From: Jason A. Donenfeld
> Sent: 30 April 2022 14:48
> 
> Hi Denys,
> 
> On Sat, Apr 30, 2022 at 3:12 PM Denys Vlasenko <vda.li...@googlemail.com> 
> wrote:
> > > +       /* The fsync() here is necessary for safety here, so that power 
> > > being pulled
> > > +        * at the wrong moment doesn't result in the seed being used 
> > > twice by accident. */
> > >         if ((unlink(filename) < 0 || fsync(dfd) < 0) && seed_len) {
> > >                 bb_perror_msg("can't%s seed", " remove");
> > >                 return -1;
> >
> > I don't understand the scenario mentioned here.
> > Let's say we removed fsync() above.
> > We read /var/lib/seedrng/seed.credit contents.
> > We unlink() it, but this change does not go to disk yet.
> > We seed the RNG.
> > We recreate /var/lib/seedrng/seed.credit with new contents,
> > but this change does not go to disk yet too.
> > We exit.
> > Only now, after we are done, RNG can be used for e.g. key generation.
> >
> > And only if the power gets pulled AFTER this key generation,
> > and the write cached data is still not on the disk
> > (for example, if you use ext4 or xfs, this won't happen since
> > they synchronously wait for both O_TRUNC truncations
> > and renames), the previous /var/lib/seedrng/seed.credit might
> > still exist and might get reused on the next boot,
> > and a new key can be generated from the same seed.
> >
> > Do you often pull power cords from machines you use for
> > somewhat important crypto operations, such as generating keys?
> > What are the chances that you also do it on a machine without RTC
> > clock (which would otherwise supply randomness
> > from the current time)?
> >
> > IOW: To me, this does not seem to be a realistic threat.
> > It's a theoretical one: you can concoct a scenario where it might happen,
> > but triggering it for real, even on purpose, would be difficult.
> 
> Again, stop charging steadfastly toward creating vulnerabilities
> because you don't understand things. The scenario is:
> 
> - RNG is seeded and credited using file A.
> - File A is unlinked but not fsync()d.
> - TLS connection does something and a nonce is generated.
> - System loses power and reboots.
> - RNG is seeded and credited using same file A.
> - TLS connection does something and the same nonce is generated,
> resulting in catastrophic cryptographic failure.
> 
> This is a big deal. Crediting seeds is not to be taken lightly.
> Crediting file-based seeds is _only_ safe when they're never used
> twice.

Using the same file twice is better than having nothing at all.
At least different systems use different values.
Unless you have a remote 'dos' attack that can crash the system
at exactly the right point in the boot sequence this is an
entirely 'academic' error.

What is much more likely is that the file where the entropy
is saved is just a memory overlay on top of a read-only image.

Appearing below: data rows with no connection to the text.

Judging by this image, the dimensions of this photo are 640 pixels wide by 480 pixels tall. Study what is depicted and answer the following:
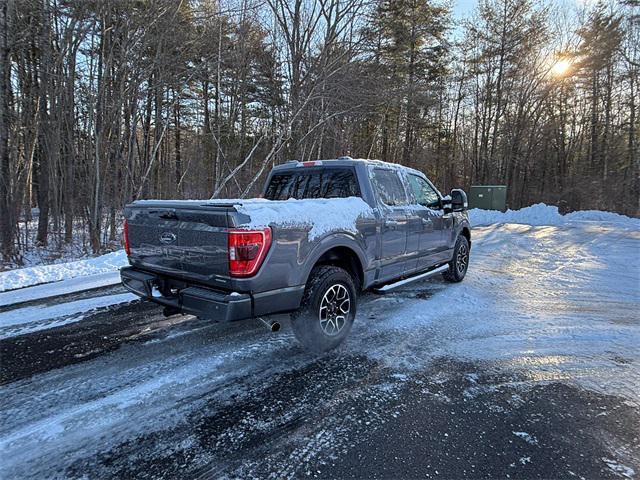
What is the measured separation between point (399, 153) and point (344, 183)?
25.6 meters

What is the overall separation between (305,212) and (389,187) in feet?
6.09

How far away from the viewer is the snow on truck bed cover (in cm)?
317

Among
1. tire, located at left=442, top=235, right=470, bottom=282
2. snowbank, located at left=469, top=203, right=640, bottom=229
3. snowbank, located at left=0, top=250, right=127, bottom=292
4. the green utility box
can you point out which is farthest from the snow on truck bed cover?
the green utility box

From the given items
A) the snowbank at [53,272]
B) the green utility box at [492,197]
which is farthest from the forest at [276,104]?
the green utility box at [492,197]

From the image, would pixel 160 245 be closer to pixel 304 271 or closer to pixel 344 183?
pixel 304 271

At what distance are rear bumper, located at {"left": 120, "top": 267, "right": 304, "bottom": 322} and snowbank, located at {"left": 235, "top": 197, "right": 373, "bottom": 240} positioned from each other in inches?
23.4

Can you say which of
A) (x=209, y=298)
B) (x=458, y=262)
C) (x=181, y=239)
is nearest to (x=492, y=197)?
(x=458, y=262)

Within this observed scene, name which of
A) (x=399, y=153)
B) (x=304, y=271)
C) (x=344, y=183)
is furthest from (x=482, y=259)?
(x=399, y=153)

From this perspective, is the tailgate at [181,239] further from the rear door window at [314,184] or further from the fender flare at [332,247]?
the rear door window at [314,184]

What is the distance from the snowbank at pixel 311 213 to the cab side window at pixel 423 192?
1485 mm

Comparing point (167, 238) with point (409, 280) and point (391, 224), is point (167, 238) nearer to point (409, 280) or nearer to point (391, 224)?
point (391, 224)

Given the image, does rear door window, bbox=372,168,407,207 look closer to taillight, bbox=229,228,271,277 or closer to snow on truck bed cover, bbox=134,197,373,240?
snow on truck bed cover, bbox=134,197,373,240

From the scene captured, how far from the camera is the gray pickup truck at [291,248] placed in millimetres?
3150

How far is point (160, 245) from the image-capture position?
3.66m
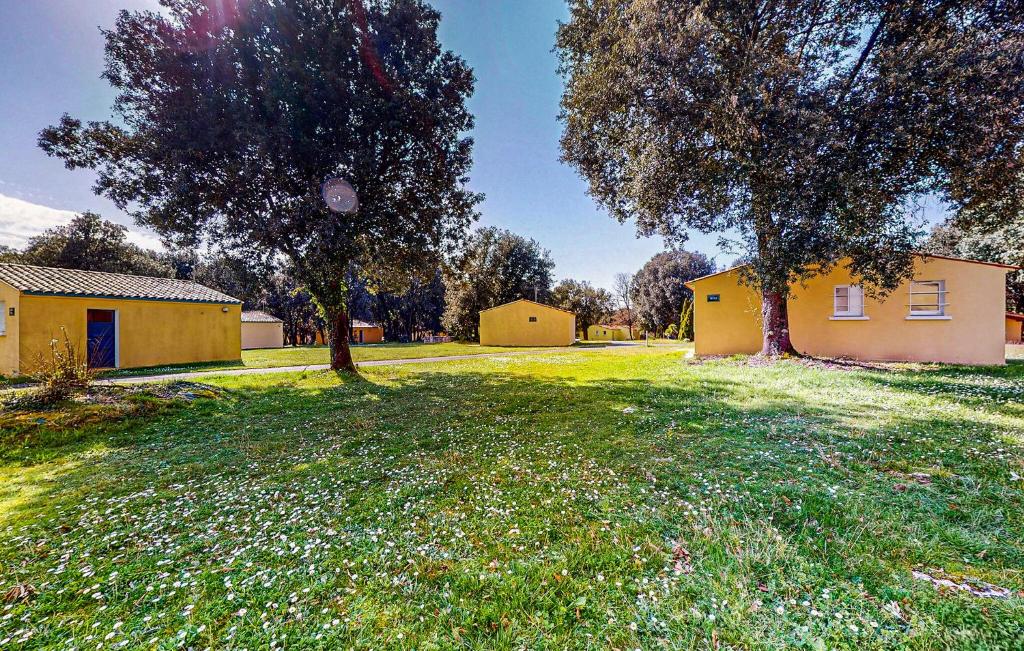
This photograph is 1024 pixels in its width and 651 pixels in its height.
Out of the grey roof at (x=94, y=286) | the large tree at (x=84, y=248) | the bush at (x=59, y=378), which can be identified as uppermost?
the large tree at (x=84, y=248)

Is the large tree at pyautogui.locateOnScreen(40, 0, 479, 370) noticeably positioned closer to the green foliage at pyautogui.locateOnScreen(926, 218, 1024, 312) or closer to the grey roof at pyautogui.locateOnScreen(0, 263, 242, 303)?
the grey roof at pyautogui.locateOnScreen(0, 263, 242, 303)

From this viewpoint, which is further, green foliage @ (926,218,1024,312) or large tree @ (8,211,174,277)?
large tree @ (8,211,174,277)

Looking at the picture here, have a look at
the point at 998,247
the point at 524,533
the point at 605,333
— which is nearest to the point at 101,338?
the point at 524,533

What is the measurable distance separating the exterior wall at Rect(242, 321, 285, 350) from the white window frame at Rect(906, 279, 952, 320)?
136 feet

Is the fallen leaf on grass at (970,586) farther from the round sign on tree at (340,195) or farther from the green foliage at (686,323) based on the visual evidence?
the green foliage at (686,323)

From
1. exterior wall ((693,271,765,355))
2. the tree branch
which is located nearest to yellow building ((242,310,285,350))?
exterior wall ((693,271,765,355))

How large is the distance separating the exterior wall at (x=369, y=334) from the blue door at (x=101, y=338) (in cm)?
3363

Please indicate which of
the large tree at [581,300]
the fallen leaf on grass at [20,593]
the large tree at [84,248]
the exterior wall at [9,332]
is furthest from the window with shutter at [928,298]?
the large tree at [84,248]

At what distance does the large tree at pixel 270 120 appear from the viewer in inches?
360

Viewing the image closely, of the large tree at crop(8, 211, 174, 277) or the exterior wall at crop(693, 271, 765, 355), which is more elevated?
the large tree at crop(8, 211, 174, 277)

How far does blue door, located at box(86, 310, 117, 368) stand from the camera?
1394 cm

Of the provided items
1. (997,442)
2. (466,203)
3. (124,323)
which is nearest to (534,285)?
(466,203)

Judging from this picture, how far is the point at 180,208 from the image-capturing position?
995 centimetres

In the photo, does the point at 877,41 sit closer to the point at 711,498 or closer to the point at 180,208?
the point at 711,498
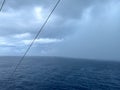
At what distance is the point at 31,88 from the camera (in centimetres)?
6700

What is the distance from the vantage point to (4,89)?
64.0 metres

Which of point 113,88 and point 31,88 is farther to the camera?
point 113,88

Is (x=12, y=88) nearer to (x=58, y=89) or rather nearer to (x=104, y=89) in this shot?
(x=58, y=89)

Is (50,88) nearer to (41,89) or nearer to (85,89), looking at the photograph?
(41,89)

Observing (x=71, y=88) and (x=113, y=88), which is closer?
(x=71, y=88)

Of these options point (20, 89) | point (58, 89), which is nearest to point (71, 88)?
point (58, 89)

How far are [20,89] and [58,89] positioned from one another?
55.6 feet

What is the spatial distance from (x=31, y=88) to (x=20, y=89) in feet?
16.0

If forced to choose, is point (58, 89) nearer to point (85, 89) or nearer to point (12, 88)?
point (85, 89)

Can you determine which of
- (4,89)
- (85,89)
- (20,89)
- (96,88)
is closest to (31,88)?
(20,89)

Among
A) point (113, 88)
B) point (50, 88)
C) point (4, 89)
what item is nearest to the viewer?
point (4, 89)

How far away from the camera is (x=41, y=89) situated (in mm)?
65250

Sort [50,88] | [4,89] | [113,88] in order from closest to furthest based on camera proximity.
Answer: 1. [4,89]
2. [50,88]
3. [113,88]

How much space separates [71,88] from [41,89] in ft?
45.7
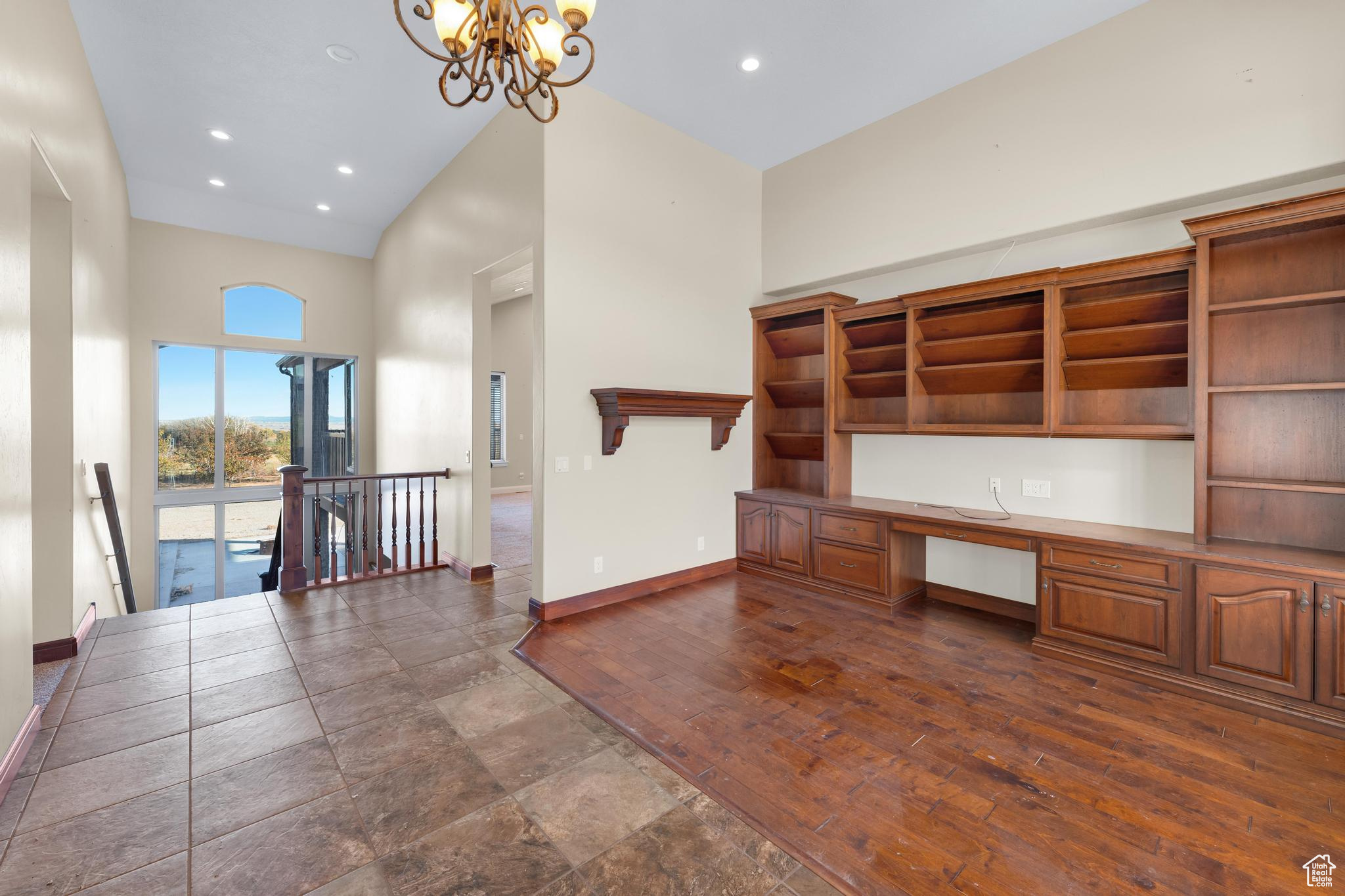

That is much more likely for an embedded system than any of
the 'failure' cases you've considered.

I also wonder how sane it is to do 'new_key = f(old_key)'.
That doesn't seem significantly better than using the same key.

For a really embedded system the only persistent storage
could easily be a small serial EEPROM with a very limited
number of write cycles.
This requires special code to read/write and care to avoid
hitting the write cycle count on a small number of memory cells.
No amount of faffing about with filesystem accesses will
help here at all.

There is also the case (that on my systems at least) udev
initialisation reads from /dev/[u]random well before the S20
script loads any saved entropy.
I've not tried to find out what the value is used for.